▶ **Set task a**: Duplicate the entries from the line containing "According to the" through the end of the entries, reproducing each line exactly.

▶ **Text**:
-- Begin --
This does not mean that no favoritism is occurring. It’s entirely possible that this coaching decision could be The result of favoritism rather than the best interests of the gymnasts. If you are coming to that conclusion, then this is probably not the first issue. Other things must have degraded your trust in this coach. In that case, you should listen to your gut. You see the big picture, we don’t.
 
Some of the things you described have also happened to my daughter. The high fiving and celebrating other gymnasts for example when they finally nail their routine. She finally nailed her beam routine at their last meet and was so pumped but he barely acknowledged it which really hurt her feelings after she has busted her butt all season on that stupid routine and finally nailed it. Also the favorites slacking off has always been an issue and at times my daughter who does her conditioning and is often one of the first to finish because she isn't slacking off, is often questioned on whether or not she actually did all of the conditioning. I have sat and watched her do all of it while her teammates sit in a circle and gossip and then she is questioned and accused of rushing through or not doing all of the reps. The favorites cut the line to get more turns, slack on things they don't want to do, etc and they are never called out on it. The lack of uptraining is just the latest concern.
-- End --
▶ **Set task b**: Set down, word for word, the part of the text about gymnastics coaching that opens with the words "This does not" and closes with "picture, we don’t.".

▶ **Material to process**:
-- Begin --
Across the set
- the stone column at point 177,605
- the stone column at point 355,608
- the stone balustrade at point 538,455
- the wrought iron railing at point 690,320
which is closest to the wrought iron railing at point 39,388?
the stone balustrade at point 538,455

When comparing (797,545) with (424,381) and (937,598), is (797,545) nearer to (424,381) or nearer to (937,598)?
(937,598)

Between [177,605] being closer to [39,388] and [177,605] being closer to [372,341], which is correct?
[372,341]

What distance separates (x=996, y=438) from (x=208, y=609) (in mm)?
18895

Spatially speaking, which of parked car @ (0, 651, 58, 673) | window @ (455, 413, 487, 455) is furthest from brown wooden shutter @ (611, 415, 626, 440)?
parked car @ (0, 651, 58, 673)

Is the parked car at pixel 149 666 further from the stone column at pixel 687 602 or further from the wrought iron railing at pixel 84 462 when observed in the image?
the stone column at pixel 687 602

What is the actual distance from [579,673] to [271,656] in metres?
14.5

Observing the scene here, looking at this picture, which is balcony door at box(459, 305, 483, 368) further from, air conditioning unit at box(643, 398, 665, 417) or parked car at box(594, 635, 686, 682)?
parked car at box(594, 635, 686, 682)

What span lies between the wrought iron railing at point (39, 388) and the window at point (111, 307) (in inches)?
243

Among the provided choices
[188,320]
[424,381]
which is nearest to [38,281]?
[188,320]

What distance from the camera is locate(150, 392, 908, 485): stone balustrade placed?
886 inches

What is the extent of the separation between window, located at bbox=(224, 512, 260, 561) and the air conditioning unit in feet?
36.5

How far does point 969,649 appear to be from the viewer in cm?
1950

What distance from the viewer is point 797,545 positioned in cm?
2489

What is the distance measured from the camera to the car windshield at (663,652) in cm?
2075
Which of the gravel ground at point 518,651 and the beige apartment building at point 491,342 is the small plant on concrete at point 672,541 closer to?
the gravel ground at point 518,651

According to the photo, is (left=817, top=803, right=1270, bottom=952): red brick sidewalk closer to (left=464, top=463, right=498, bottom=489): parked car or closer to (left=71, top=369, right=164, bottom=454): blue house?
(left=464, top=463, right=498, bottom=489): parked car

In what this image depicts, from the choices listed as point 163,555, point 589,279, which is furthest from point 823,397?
-- End --
▶ **Task solution a**:
According to the photo, is (left=817, top=803, right=1270, bottom=952): red brick sidewalk closer to (left=464, top=463, right=498, bottom=489): parked car or closer to (left=71, top=369, right=164, bottom=454): blue house?
(left=464, top=463, right=498, bottom=489): parked car

In what this image depicts, from the choices listed as point 163,555, point 589,279, which is furthest from point 823,397?

▶ **Task solution b**:
This does not mean that no favoritism is occurring. It’s entirely possible that this coaching decision could be The result of favoritism rather than the best interests of the gymnasts. If you are coming to that conclusion, then this is probably not the first issue. Other things must have degraded your trust in this coach. In that case, you should listen to your gut. You see the big picture, we don’t.